Back in Williams, the Court of Appeals judges had split 4-3 on whether New York City's home-grown PGS had attained general acceptance. The three judges led by Chief Judge Janet M. DiFiore objected to the majority’s negative comments about PGS and propounded a narrower rationale for requiring a Frye hearing. But even if one could have confidently applied the majority reasoning in Williams to the scientific status of TrueAllele in Wakefield, the exercise in legal logic might have been futile. In the two short years since Williams, the composition of the court had changed. One concurring judge died, and the majority-opinion bloc lost half its members, including the opinion’s author, to retirements. The reconstituted court gave Chief Judge DiFiore the opportunity to write a more laudatory opinion for a new and larger majority.

Only one judge stood apart from this new majority. Having been in the majority in Williams, Judge Jenny Rivera now found herself in the Chief Judge’s situation in Williams, composing a dissenting opinion with respect to the reasoning on general acceptance but concurring in the result. Drawing on Williams, Judge Rivera maintained that “the court erred in admitting the TrueAllele results but the error ... was harmless” in view of the other evidence of guilt.

The Court’s Understanding of TrueAllele

The opinions are vague about the inner workings of TrueAllele. The majority opinion suggests that what is distinctive about PGS is that it cranks out a likelihood ratio. \2/ But “likelihood ratio,” for present purposes, simply denotes the probability of data given one hypothesis divided by the probability of the same data given a (simple) alternative hypothesis. It has nothing to do with the probabilistic part of TrueAllelle. Indeed, TrueAllele only computes a likelihood ratio after the probability analysis is completed. It does this by dividing (i) the final posterior odds that favor one source hypothesis as compared to another by (ii) the initial prior odds. This division gives a “Bayes' factor” that states how much the data have changed the odds.

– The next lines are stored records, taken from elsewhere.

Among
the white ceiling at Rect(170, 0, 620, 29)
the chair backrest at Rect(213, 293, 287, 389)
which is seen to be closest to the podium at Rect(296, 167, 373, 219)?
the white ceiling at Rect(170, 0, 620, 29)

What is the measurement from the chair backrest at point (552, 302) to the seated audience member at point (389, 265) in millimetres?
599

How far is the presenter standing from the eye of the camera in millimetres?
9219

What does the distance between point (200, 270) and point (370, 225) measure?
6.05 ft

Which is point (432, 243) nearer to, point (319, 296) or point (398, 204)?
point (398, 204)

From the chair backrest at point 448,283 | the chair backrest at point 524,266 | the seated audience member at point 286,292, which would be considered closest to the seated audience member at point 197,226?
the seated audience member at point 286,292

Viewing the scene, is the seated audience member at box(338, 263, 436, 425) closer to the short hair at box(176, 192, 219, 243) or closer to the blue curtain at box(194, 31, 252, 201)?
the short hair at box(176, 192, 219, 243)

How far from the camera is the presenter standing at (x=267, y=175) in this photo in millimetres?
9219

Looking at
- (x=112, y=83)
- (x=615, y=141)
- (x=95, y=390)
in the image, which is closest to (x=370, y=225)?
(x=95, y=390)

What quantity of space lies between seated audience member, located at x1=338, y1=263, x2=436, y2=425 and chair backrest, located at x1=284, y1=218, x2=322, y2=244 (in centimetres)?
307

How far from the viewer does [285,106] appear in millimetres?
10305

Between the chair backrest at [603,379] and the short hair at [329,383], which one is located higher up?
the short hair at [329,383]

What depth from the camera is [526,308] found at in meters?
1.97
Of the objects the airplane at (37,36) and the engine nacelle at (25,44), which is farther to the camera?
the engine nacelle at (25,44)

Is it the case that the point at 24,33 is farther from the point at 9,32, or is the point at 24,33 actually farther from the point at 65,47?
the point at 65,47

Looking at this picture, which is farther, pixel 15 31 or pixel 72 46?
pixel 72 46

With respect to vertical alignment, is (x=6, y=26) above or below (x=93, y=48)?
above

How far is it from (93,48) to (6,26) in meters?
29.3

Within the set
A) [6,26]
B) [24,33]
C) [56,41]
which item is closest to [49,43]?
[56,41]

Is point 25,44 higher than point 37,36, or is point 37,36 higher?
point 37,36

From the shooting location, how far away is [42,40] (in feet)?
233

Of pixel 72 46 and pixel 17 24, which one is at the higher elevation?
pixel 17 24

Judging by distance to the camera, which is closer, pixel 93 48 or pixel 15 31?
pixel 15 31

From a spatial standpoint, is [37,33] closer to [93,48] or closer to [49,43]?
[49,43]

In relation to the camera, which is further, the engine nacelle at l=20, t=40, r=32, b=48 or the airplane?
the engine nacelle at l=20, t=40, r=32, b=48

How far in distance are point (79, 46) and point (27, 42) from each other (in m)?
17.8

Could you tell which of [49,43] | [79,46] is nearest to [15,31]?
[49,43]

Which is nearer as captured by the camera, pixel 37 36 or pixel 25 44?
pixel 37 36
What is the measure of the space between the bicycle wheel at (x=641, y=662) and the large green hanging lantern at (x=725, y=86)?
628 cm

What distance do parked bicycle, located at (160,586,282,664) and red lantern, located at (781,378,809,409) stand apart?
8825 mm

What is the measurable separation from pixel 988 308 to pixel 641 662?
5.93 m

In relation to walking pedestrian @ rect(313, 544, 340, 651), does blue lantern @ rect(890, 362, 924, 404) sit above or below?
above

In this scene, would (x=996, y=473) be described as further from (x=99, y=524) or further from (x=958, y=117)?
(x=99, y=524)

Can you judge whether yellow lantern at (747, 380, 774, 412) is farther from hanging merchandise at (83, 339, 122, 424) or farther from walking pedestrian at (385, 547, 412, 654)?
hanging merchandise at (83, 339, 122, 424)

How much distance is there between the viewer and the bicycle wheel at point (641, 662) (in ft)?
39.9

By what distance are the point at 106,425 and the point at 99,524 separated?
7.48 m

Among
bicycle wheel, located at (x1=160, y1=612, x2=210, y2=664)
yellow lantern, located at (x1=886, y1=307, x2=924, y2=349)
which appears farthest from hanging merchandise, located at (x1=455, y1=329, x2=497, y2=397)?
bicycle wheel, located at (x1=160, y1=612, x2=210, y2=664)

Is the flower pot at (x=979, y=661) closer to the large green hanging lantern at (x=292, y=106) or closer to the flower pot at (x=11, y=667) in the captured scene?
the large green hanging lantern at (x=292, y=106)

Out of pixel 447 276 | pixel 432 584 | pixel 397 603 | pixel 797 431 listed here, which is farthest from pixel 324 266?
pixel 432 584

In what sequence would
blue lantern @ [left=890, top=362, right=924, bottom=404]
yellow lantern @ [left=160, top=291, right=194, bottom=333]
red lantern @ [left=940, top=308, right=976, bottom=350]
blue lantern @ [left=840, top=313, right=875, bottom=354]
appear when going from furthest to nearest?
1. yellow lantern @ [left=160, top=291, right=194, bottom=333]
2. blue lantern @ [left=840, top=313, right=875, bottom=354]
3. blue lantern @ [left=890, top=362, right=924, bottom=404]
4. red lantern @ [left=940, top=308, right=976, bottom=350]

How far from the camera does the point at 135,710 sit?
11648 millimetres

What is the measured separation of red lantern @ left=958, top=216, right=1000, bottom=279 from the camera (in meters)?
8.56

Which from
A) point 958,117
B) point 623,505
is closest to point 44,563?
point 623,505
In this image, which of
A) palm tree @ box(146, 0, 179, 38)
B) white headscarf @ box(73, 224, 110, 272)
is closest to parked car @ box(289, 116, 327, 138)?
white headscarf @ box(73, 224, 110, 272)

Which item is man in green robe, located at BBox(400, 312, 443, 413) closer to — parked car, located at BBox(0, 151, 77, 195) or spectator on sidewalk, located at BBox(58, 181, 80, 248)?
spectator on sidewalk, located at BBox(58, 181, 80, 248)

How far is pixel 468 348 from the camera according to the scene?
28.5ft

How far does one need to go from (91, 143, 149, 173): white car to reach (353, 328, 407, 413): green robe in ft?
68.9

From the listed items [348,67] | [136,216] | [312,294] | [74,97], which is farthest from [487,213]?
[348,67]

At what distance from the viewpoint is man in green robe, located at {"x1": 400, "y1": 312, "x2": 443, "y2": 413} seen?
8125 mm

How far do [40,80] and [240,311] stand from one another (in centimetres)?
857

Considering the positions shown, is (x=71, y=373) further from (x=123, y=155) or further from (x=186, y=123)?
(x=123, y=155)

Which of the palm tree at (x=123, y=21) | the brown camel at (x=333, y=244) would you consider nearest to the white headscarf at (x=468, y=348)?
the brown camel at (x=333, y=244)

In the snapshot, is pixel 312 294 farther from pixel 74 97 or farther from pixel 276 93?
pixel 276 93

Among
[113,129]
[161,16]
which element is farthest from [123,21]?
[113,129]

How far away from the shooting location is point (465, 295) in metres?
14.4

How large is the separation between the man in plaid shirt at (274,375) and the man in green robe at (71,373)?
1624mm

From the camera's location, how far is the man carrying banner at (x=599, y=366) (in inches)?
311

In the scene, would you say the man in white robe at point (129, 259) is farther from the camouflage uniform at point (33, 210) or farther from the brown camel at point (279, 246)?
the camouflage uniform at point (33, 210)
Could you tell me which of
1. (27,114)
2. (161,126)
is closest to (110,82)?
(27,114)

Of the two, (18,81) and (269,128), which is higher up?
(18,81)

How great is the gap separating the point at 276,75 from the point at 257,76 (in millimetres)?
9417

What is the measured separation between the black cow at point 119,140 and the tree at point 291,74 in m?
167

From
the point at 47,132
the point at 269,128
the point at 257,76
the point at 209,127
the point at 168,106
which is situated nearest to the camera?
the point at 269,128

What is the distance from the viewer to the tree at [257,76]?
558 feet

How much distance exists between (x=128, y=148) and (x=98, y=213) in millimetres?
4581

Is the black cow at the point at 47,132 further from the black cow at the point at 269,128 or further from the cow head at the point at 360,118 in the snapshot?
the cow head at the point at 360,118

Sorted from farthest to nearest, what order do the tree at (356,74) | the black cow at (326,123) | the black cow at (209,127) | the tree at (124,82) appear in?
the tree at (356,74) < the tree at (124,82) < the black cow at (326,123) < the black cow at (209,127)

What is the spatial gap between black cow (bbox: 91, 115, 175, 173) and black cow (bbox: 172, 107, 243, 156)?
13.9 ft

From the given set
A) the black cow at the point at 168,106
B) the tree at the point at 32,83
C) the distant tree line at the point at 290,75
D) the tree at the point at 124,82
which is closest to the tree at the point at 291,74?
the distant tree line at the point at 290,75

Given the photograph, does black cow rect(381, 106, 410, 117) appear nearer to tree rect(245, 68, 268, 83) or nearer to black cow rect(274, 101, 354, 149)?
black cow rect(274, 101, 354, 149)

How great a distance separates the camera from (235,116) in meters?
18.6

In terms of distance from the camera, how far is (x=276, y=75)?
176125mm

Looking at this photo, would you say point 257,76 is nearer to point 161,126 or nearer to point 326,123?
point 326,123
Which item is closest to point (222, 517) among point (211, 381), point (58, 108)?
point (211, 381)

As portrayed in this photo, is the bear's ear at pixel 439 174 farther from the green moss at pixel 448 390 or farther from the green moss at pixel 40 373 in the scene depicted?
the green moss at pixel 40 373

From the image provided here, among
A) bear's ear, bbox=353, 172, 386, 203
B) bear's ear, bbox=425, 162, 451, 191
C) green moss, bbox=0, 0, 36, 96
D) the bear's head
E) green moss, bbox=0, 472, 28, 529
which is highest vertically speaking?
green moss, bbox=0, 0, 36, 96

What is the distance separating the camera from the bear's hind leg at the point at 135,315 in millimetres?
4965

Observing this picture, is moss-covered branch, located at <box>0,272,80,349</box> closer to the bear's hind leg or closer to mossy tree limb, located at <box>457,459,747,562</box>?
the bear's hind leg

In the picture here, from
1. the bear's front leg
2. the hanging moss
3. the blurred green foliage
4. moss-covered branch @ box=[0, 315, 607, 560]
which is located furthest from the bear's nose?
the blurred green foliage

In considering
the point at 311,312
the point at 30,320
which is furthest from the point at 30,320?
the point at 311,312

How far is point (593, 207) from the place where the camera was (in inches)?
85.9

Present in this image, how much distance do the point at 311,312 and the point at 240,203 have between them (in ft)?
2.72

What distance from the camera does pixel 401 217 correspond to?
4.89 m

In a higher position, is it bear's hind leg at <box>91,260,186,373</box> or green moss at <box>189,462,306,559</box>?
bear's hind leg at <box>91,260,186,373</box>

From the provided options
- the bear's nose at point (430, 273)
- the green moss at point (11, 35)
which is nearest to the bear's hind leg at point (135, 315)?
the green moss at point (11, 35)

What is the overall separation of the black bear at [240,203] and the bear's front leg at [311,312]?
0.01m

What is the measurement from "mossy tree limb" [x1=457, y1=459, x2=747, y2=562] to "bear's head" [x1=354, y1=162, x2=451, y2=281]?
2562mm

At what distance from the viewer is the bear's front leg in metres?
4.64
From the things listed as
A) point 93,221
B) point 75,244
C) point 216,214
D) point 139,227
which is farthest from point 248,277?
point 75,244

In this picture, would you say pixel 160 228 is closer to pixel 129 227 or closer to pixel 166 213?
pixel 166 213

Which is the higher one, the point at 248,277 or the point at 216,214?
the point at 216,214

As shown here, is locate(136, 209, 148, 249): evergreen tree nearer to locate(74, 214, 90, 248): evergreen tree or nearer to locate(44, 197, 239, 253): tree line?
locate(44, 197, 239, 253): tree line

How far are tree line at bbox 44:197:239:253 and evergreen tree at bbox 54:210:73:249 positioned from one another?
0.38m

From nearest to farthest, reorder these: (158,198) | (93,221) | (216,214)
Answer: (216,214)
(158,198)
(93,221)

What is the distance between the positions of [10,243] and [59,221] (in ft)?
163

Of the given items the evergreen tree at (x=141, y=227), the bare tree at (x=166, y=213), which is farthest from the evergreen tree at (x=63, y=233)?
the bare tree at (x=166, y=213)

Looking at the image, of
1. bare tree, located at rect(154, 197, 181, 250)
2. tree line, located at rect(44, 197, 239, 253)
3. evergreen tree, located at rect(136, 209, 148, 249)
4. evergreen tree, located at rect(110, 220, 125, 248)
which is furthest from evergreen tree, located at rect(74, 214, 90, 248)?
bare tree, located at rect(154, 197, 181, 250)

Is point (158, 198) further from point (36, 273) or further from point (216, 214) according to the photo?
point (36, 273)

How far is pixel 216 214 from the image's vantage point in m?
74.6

Let me try saying this another way. In effect, TrueAllele starts with prior odds based solely on the frequencies of various DNA alleles (and hence genotypes) in some population, performs successive approximations to converge on a better estimate of the odds, and divides the adjusted odds by the prior odds to yield what Cybergenetics calls “the match statistic.” If all goes well, this quotient (call it a likelihood ratio, a Bayes' factor, a match statistic, or whatever you want) reveals how powerful the DNA evidence is (which is not necessarily the same as the odds that any hypothesis is true). At least, that is what I think goes on. The court contents itself with warm and fuzzy statements such as “a probability model to assess the values of a genotype objectively” “based on mathematical computations from all the data in the electropherograms.” and “separates the genotypes using the mathematical probability principle of the Markov chain Monte Carlo (MCMC) search to calculate the probability for what the different genotypes could be.” (This last clause may not be so warm and fuzzy; it begins to unpack what I simplistically called successive approximations.)

The Timing for General Acceptance

Wakefield is a backwards-looking case. The main question before the Court of Appeals was whether, in 2015, TrueAllele reasonably could have been deemed to have been generally accepted in the scientific community. That is what New York law requires. \3/ The Chief Judge’s analysis of the general acceptance of TrueAllele starts with the observation that “[t]he well-known Frye test applied to the admissibility of novel scientific evidence (Frye v. United States, 293 F. 1013 [D.C. Cir.1923]) is 'whether the accepted techniques, when properly performed, generate results accepted as reliable within the scientific community generally' (People v. Wesley, 83 N.Y.2d 417, 422, 611 N.Y.S.2d 97, 633 N.E.2d 451 [1994]).”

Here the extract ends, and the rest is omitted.